Excerpted records:
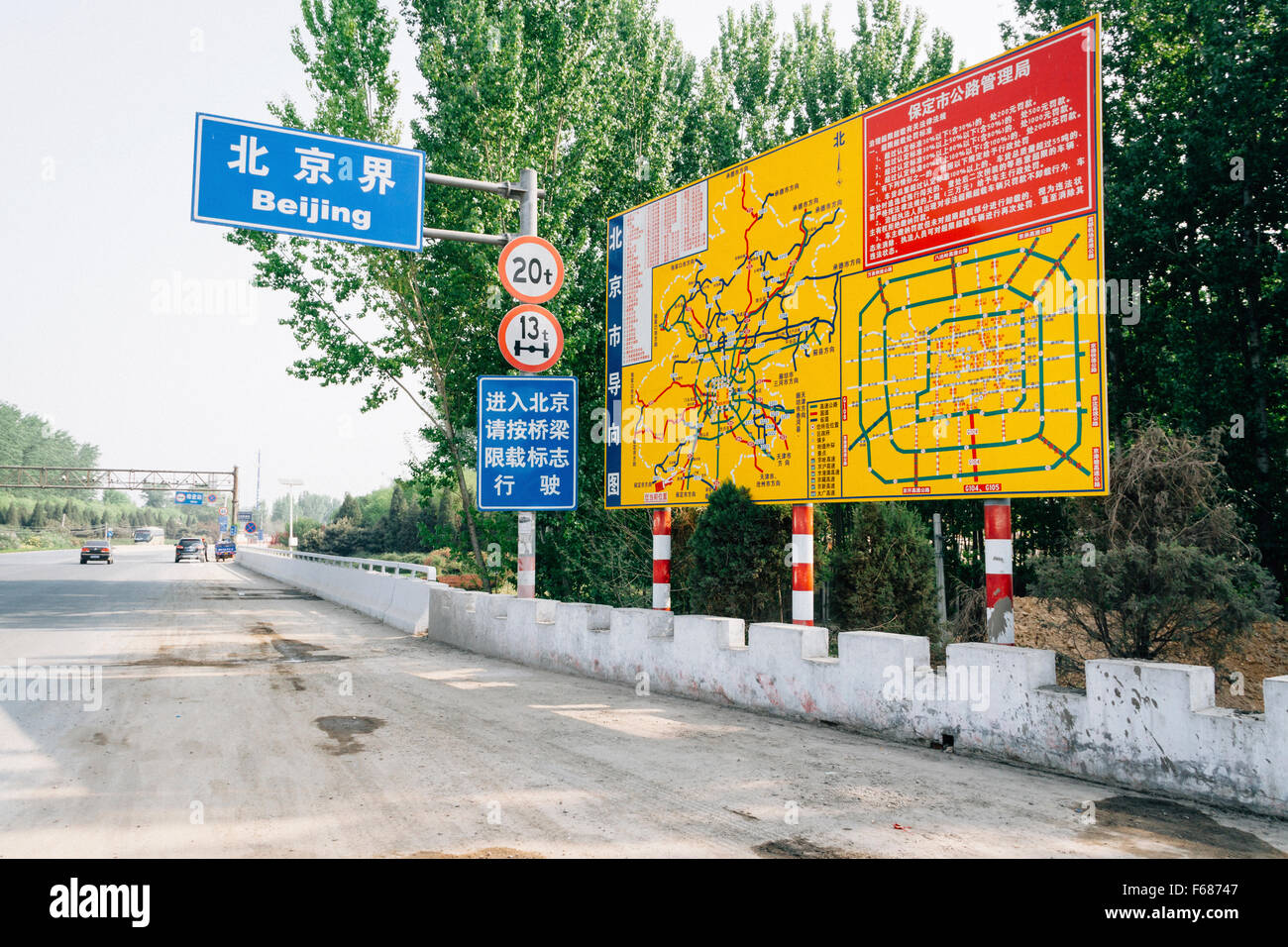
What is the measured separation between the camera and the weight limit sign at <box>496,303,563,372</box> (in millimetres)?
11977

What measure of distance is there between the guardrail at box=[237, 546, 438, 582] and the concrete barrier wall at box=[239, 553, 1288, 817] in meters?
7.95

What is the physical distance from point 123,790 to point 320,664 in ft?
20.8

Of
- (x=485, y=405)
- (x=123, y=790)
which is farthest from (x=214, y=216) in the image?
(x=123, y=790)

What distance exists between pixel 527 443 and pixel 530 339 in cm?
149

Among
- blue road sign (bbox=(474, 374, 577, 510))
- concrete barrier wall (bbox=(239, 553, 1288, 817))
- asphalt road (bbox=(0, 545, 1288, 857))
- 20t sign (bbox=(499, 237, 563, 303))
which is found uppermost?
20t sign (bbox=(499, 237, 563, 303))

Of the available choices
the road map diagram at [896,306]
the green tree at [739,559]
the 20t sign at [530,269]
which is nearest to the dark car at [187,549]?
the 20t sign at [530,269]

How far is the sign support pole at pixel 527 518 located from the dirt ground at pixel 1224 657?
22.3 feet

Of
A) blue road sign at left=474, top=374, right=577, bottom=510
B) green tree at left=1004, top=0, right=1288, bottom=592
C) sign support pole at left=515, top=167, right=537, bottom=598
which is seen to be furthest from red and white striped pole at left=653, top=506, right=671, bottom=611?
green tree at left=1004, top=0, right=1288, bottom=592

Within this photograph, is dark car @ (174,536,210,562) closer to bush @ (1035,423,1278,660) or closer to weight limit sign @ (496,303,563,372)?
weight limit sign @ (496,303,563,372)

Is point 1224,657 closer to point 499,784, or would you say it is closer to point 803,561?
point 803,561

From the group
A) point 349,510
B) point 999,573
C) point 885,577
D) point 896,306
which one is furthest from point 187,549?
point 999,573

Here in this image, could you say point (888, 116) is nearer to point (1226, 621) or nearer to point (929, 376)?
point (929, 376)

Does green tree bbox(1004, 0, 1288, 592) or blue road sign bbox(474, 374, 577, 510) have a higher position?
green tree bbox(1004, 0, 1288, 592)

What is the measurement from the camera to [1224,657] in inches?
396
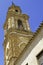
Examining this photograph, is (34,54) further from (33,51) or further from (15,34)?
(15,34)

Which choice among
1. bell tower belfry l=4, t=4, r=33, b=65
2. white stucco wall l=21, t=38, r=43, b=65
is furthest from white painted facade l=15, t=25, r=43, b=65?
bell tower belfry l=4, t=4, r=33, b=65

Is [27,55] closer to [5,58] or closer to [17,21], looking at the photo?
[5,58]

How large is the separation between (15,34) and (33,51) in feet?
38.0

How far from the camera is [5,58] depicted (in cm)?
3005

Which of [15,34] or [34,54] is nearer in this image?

Task description: Update the lines from the line with "Which choice among" through the end of the records, replacing "stucco" with "plaster" and leaving everything else unchanged.

Result:
Which choice among
1. bell tower belfry l=4, t=4, r=33, b=65
2. white plaster wall l=21, t=38, r=43, b=65
is furthest from white painted facade l=15, t=25, r=43, b=65?
bell tower belfry l=4, t=4, r=33, b=65

Is [27,55] closer to [5,58] or closer to [17,21], looking at the photo?
[5,58]

How large is the separation between (15,34) and (33,51) in feet?
38.0

How far from the camera is [5,58] depicted (in cm)?
3005

Which of [15,34] or [34,54] is nearer in this image?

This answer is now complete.